Modalku bukan cuma ijazah dan prestasi. Ketika lulus itu aku sedang magang di perusahaan video platform lokal nomor satu di Indonesia. Dan panggilan dari perusahaan-perusahaan itu mulai berdatangan mulai dari korporasi di bidang software, agency, hingga entertainment.
Aku memutuskan menambatkan hati di satu perusahaan ini. Bergerak di bidang media, cocok dengan impian karierku.
ADVERTISEMENT
Tulisan ini bukan untuk menyombongkan segala prestasi dan pengalaman yang aku dapatkan. Tapi, aku berharap, kamu bisa mengambil hikmah dan pesan dari pengalamanku.
Orang tua, pengajar, terutama untuk seluruh pelajar yang sedang merasa terpuruk karena gagal masuk perguruan tinggi negeri, mohon tanamkan perspektif baru dalam diri kalian: Tidak masuk perguruan tinggi negeri bukan akhir dari segalanya.

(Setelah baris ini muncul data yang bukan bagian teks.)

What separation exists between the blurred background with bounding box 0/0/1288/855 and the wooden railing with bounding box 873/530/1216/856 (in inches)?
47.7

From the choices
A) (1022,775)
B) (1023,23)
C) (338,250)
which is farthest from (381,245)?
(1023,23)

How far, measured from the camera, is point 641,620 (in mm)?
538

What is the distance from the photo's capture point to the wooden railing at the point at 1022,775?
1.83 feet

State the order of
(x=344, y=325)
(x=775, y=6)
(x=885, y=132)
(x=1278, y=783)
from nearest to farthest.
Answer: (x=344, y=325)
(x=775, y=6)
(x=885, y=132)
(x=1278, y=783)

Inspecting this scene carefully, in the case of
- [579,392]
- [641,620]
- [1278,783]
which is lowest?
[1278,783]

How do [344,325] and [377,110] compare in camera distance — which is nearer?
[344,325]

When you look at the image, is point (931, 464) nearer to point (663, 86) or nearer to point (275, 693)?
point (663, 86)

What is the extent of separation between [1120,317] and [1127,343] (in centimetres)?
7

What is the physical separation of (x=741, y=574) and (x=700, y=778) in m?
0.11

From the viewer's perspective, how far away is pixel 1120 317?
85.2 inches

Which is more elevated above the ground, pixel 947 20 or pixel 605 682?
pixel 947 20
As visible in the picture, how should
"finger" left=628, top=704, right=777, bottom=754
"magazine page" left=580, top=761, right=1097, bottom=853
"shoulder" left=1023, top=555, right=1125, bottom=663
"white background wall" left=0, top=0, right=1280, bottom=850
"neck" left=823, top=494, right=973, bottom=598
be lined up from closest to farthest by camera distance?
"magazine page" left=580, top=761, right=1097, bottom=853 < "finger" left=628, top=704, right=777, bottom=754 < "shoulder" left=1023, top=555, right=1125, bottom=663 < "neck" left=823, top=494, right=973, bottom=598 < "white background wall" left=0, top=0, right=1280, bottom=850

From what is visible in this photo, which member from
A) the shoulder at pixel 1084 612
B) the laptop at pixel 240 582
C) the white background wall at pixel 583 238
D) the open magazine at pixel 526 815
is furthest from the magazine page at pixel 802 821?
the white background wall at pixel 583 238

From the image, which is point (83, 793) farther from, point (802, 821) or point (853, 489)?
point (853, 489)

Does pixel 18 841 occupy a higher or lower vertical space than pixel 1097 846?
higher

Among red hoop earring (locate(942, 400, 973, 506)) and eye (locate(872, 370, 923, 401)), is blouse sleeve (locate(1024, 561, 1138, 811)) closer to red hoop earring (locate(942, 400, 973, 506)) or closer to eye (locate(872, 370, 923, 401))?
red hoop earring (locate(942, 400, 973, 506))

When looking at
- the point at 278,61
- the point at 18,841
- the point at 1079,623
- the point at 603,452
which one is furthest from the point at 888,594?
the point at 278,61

Dan untuk teman-teman yang masih berjuang, yakinlah pada kemampuan yang ada pada dirimu sendiri. Karena, cuma kamu yang tahu apa potensi yang kamu miliki. Aku yakin, usaha tidak akan pernah mengkhianati hasil. Tapi kamu juga harus ingat, tidak ada yang instan di dunia ini. Semuanya perlu kerja keras dan pengorbanan.
Ingat: Gengsi tidak akan membawamu ke mana-mana.